Alleszins zullen wij dat zelf – en dat hebben we zeker gedaan naar aanleiding van de recente problematiek in het Antwerpse – vanuit het kabinet continu blijven opvolgen. Ook de raad van bestuur van De Lijn doet dat, en we kijken ook telkens wanneer er bijkomende maatregelen nodig zijn.
Uw vierde vraag was: hoe zal men de job van buschauffeur opnieuw aantrekkelijk maken? Ik stel toch vast dat, als ik met chauffeurs of met medewerkers binnen De Lijn praat, ik daar altijd heel enthousiaste mensen zie, mensen die trots zijn op hun job, mensen die een sociaal engagement hebben, die blij zijn dat ze mensen kunnen helpen, mensen kunnen vervoeren om van de ene locatie naar de andere te gaan, en zodoende een heel belangrijke maatschappelijke rol hebben.
De Lijn wil sowieso haar chauffeurs zekerheid geven, en daarom starten chauffeurs meteen met een contract van onbepaalde duur. Ze starten dus niet met een proefperiode, maar onmiddellijk met een contract van onbepaalde duur. Zij krijgen een opleiding op maat, wanneer ze al in dienst zijn. En ze krijgen de kans om dicht bij huis aan het werk te gaan. Natuurlijk moet er bij een staking, als er 45 procent uitvalt, wel eens een herplanning gebeuren. Dat is voor niemand echt aangenaam. Maar opnieuw is daar het sociaal engagement om mensen toch op verplaatsing te kunnen brengen. Dat is opnieuw een belangrijk gegeven.

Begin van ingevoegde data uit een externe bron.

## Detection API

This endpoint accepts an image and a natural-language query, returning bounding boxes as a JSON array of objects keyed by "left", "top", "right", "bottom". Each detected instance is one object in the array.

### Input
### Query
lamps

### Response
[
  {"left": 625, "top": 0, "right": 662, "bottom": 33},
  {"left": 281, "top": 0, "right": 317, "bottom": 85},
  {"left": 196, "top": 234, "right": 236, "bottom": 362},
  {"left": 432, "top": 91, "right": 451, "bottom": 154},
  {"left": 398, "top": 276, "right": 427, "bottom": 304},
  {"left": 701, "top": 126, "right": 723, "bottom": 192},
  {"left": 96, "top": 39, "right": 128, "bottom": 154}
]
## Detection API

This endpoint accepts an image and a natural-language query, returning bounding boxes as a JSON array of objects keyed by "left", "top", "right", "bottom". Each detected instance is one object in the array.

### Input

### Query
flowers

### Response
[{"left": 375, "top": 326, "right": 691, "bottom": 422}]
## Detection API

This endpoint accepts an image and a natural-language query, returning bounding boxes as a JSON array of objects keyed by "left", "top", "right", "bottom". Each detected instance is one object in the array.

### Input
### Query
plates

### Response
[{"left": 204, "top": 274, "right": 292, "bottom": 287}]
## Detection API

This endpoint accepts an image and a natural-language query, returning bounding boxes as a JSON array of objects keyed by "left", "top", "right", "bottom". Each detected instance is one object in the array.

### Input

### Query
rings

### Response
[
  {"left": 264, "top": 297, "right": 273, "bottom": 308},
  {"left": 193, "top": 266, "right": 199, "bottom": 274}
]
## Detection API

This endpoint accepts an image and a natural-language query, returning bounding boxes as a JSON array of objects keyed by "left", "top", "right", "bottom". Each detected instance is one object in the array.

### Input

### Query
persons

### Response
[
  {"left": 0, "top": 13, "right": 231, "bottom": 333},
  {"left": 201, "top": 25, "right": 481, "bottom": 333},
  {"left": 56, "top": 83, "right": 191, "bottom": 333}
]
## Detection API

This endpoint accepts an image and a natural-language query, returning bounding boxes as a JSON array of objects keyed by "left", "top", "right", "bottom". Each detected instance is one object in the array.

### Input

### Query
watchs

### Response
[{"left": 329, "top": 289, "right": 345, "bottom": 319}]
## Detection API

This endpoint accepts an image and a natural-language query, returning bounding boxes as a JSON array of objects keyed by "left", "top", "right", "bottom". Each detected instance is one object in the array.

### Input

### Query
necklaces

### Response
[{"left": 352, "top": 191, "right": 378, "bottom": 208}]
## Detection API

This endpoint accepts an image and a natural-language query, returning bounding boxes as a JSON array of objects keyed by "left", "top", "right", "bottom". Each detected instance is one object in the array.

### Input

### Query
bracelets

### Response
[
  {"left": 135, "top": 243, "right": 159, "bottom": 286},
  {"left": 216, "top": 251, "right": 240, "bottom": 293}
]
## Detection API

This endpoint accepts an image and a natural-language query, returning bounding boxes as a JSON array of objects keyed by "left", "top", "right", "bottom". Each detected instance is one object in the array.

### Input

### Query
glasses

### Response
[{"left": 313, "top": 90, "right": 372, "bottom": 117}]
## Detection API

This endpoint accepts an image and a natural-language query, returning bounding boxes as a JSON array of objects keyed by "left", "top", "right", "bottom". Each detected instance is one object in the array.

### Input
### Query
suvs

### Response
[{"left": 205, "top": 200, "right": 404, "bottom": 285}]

Ik heb ook al eerder, in de plenaire vergadering, gezegd dat er op de jobdagen die De Lijn recentelijk georganiseerd heeft, telkens heel veel interesse was voor een job bij De Lijn, en dat dat ook op zich aantoont dat buschauffeur worden bij De Lijn voor velen een aantrekkelijke job is, en dat daar velen naar kijken. Ik denk dat er al heel veel gedaan is om de job van buschauffeur aantrekkelijk te maken. Ik ben ook blij – en dat wil ik u zeker ook meegeven – als ik kijk naar de anciënniteit van de medewerkers bij De Lijn. Dat betekent dat vandaag ruim 60 procent van de medewerkers bij De Lijn een anciënniteit heeft van meer dan tien jaar. Ik denk dat dat toch ook een cijfer is dat voor zich spreekt. Ik kan u natuurlijk ook alle cijfers geven van mensen die een anciënniteit hebben van meer dan twintig jaar, van meer dan dertig jaar zelfs. U vindt al deze cijfers in het jaarverslag dat we hier in de commissie ook besproken hebben in juni van dit jaar.
Kortom: het is niet zo dat er als het ware een leegloop zou zijn, zoals sommige mensen het zouden willen doen uitschijnen, integendeel. We hebben natuurlijk, door de leeftijdspiramide binnen De Lijn, een vergrijzingsproces, dat we overal wel zien. We hebben sowieso op jaarbasis telkens weer een vierhonderdtal nieuwe medewerkers nodig. Daar werkt De Lijn ook aan. We zien ook dat dat gestaag wordt opgevuld. De krapte die we in Antwerpen hebben, daar heeft men misschien wat te laat op gereageerd. Maar we hebben daar ook onmiddellijk op ingespeeld en gezegd dat dit geen tweede keer kan. De maatregel die daar nu genomen is, is een tijdelijke maatregel, en men hoopt daar tegen januari alles weer op punt te hebben.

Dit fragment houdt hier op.